■ Problem statement
Reproduce the article on financial advice below word for word, in full.

While money is the most pressing problem to all our clients, it’s surprising how few Australians are engaged in the financial advice industry. How can the same industry devoted to helping people make sound decisions around money turn everyone off so much?
I believe value has a lot to do with it.
Australians do genuinely value financial products such as superannuation, bank accounts, shares, and property.
But advice is different to financial products – just as drugs from a pharmacy are different to medical advice from a GP. With valuable advice being treated as just another off-the-shelf financial product, I believe most Australians do not value, understand, appreciate, or actively seek out genuine financial advice.
Take a typical ‘off the street’ client.
Let’s call her Emma. She doesn't like talking about money issues, especially with anyone outside her immediate family, and she particularly doesn’t like talking to financial planners or accountants. For Emma, talking about superannuation, taxation, and savings plans create feelings of being exposed and feeling inadequate. We’ve all met an Emma in our line of work!
When the mainstream financial advice industry makes most of its money from products (rather than delivering meaningful advice), it’s easy to understand where Emma gets her outlook from. When you see that the bulk of the industry is paid not to give advice – but to deliver or maintain products packaged as ‘advice’ – then you start to perceive the magnitude of the problem for our clients.
In medical terms, it’s the drug industry portraying itself as a medical profession. No question the drugs are important. But only in context of advice from a trusted, conflict-free, product-free, services-free medical professional.

■ Entries supplied
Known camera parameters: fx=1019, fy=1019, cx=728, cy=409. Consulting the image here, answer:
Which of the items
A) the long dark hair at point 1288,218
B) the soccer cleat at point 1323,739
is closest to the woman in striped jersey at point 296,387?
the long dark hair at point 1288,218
* * *
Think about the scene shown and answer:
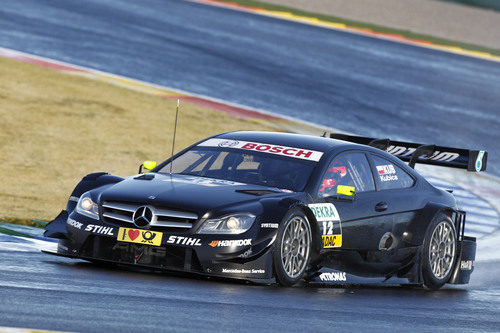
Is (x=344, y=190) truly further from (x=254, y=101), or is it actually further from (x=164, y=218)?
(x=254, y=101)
--
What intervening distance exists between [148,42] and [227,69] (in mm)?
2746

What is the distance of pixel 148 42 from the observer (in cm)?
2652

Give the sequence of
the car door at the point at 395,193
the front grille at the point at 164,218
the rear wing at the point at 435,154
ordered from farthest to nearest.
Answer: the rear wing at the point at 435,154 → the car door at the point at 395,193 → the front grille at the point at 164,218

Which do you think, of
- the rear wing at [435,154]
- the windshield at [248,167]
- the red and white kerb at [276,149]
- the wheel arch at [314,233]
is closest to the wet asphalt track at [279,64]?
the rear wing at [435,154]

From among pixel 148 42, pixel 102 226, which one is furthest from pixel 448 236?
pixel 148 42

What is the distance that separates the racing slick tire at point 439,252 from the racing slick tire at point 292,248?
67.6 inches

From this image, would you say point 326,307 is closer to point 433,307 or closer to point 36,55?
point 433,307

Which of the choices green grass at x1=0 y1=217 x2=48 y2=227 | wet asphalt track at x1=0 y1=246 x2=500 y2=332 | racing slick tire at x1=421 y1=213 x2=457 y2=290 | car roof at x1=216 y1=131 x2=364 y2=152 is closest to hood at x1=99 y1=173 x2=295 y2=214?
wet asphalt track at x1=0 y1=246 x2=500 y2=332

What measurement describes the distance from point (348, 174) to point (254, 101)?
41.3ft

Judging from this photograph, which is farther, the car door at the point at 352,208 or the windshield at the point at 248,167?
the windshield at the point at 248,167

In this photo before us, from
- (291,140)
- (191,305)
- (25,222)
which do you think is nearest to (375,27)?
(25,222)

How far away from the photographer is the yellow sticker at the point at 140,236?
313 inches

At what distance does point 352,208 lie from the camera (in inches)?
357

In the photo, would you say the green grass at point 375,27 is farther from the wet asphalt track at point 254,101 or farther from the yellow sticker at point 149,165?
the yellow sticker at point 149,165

■ Solution below
While money is the most pressing problem to all our clients, it’s surprising how few Australians are engaged in the financial advice industry. How can the same industry devoted to helping people make sound decisions around money turn everyone off so much?
I believe value has a lot to do with it.
Australians do genuinely value financial products such as superannuation, bank accounts, shares, and property.
But advice is different to financial products – just as drugs from a pharmacy are different to medical advice from a GP. With valuable advice being treated as just another off-the-shelf financial product, I believe most Australians do not value, understand, appreciate, or actively seek out genuine financial advice.
Take a typical ‘off the street’ client.
Let’s call her Emma. She doesn't like talking about money issues, especially with anyone outside her immediate family, and she particularly doesn’t like talking to financial planners or accountants. For Emma, talking about superannuation, taxation, and savings plans create feelings of being exposed and feeling inadequate. We’ve all met an Emma in our line of work!
When the mainstream financial advice industry makes most of its money from products (rather than delivering meaningful advice), it’s easy to understand where Emma gets her outlook from. When you see that the bulk of the industry is paid not to give advice – but to deliver or maintain products packaged as ‘advice’ – then you start to perceive the magnitude of the problem for our clients.
In medical terms, it’s the drug industry portraying itself as a medical profession. No question the drugs are important. But only in context of advice from a trusted, conflict-free, product-free, services-free medical professional.